• [Task statement]: Could you please transcribe the data exactly, without the pictures?
■ ■ ■ ■ ■
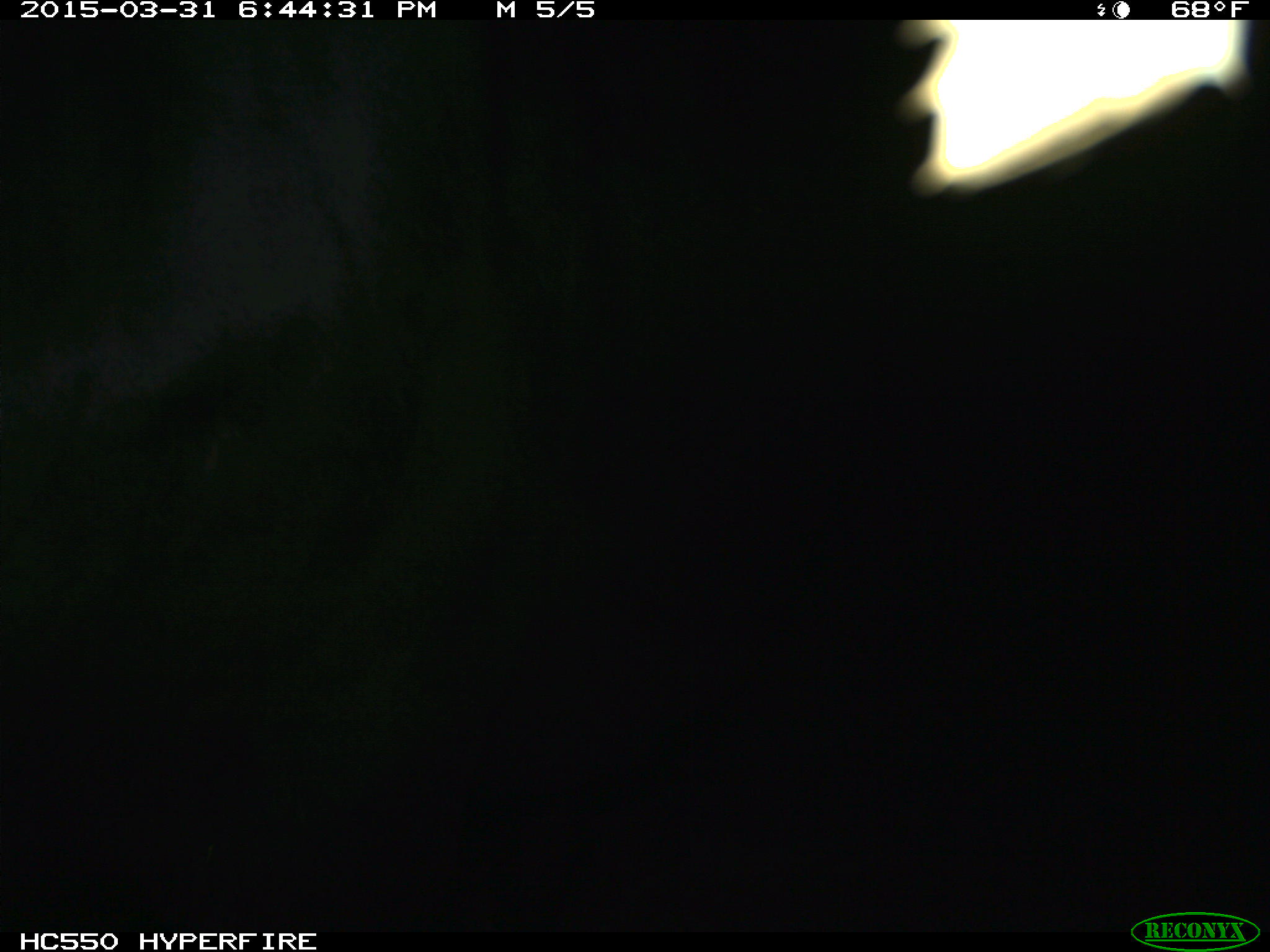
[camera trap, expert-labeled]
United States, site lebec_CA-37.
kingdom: Animalia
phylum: Chordata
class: Mammalia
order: Artiodactyla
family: Bovidae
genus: Bos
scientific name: Bos taurus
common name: domestic cow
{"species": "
■ ■ ■ ■ ■
• [Response to the exercise]:
[camera trap, expert-labeled]
United States, site lebec_CA-37.
kingdom: Animalia
phylum: Chordata
class: Mammalia
order: Artiodactyla
family: Bovidae
genus: Bos
scientific name: Bos taurus
common name: domestic cow
{"species": "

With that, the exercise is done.